Jabjo, have you tried writing your feelings out for him to read in a letter? I feel very fortunate that I knew both of my parents loved us kids very much and both were quite willing to tell us. Mom died last January, but dad is still here and we never ring off without telling each other that we love one another. My kids and I do the same thing.
Sometimes, though, after I moved away for ten years and came back, I think my mother tried too hard or wasn't quite sure how to be with her all-grown up *baby*. I was a little uncomfortable, sometimes, when she would express her feelings, in person. She was raised fairly Victorian and I think some of that came to the forefront in her last couple of years. She and I began to communicate better by telephone and in writing than when together. We would talk for hours about the most profound subjects, death, god, religion, spirituality, politics, history, family dynamics, etc. She was always full of praise for me and saved the letters I wrote to her.
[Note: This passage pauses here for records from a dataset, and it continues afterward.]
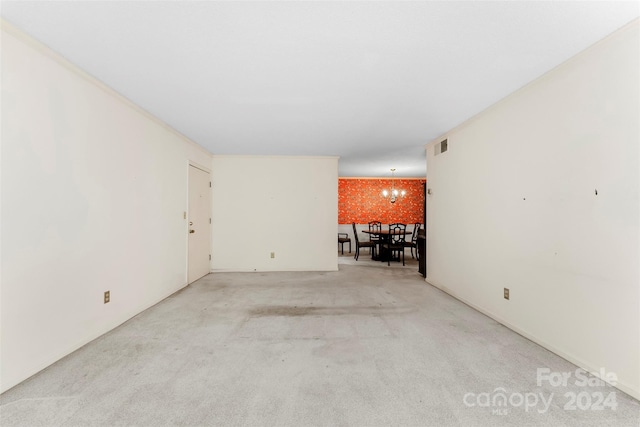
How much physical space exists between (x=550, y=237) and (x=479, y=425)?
1614mm

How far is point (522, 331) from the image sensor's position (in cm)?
244

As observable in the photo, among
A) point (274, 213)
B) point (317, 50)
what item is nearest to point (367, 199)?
point (274, 213)

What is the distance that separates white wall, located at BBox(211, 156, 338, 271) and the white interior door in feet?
0.80

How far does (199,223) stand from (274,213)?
1.37 m

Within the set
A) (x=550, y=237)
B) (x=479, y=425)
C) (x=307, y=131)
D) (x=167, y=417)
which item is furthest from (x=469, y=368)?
(x=307, y=131)

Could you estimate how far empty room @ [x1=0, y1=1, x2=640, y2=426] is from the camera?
1.57 metres

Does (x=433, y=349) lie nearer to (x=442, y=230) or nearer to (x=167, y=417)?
(x=167, y=417)

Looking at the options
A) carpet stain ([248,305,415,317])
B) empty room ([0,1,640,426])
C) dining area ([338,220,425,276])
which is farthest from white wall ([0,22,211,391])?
dining area ([338,220,425,276])

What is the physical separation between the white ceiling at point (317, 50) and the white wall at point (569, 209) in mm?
248

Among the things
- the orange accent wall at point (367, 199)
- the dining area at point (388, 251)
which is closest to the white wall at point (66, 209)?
the dining area at point (388, 251)

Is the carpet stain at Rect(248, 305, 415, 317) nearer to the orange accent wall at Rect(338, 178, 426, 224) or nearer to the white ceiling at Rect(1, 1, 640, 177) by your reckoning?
the white ceiling at Rect(1, 1, 640, 177)

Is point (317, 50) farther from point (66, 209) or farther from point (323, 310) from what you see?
point (323, 310)

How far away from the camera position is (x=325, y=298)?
11.7 feet

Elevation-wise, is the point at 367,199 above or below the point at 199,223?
above
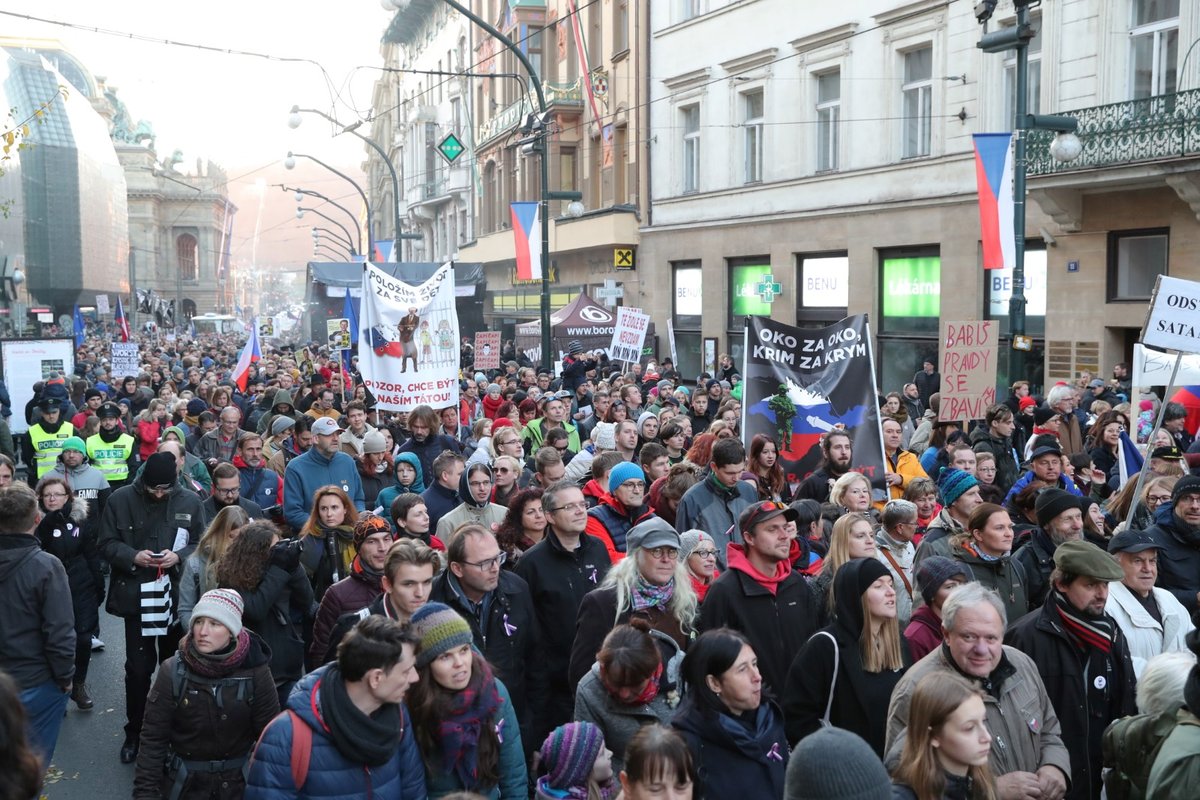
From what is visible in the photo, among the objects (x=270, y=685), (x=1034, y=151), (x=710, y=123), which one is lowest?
(x=270, y=685)

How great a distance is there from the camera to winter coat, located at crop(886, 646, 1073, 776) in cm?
453

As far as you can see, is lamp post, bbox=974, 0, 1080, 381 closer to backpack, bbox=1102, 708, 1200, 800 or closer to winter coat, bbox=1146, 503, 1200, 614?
winter coat, bbox=1146, 503, 1200, 614

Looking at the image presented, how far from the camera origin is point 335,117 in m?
32.9

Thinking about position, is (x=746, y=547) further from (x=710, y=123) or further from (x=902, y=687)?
(x=710, y=123)

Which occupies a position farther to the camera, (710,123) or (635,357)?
(710,123)

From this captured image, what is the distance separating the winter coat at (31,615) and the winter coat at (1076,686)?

When I started writing my columns for real, she became my sounding board, hearing and critiquing every one of them before they went to print. The hardest thing I ever had to write and that she never got to read, but which I am proudest of, was her obituary. While I am content in knowing that she and I made peace and said most of the things we needed to to one another, I still would give anything to have had her here this weekend just to share the momentous events of New Years. She would have loved it.
I guess what I am trying to say is, try....if you can't say it, write it. If you can't bring yourself to send it, put it away for a few days, get it out and reread it, then send it or change it, but just do your best to communicate. If he is able, he will respond; if not, you will know that you did your best.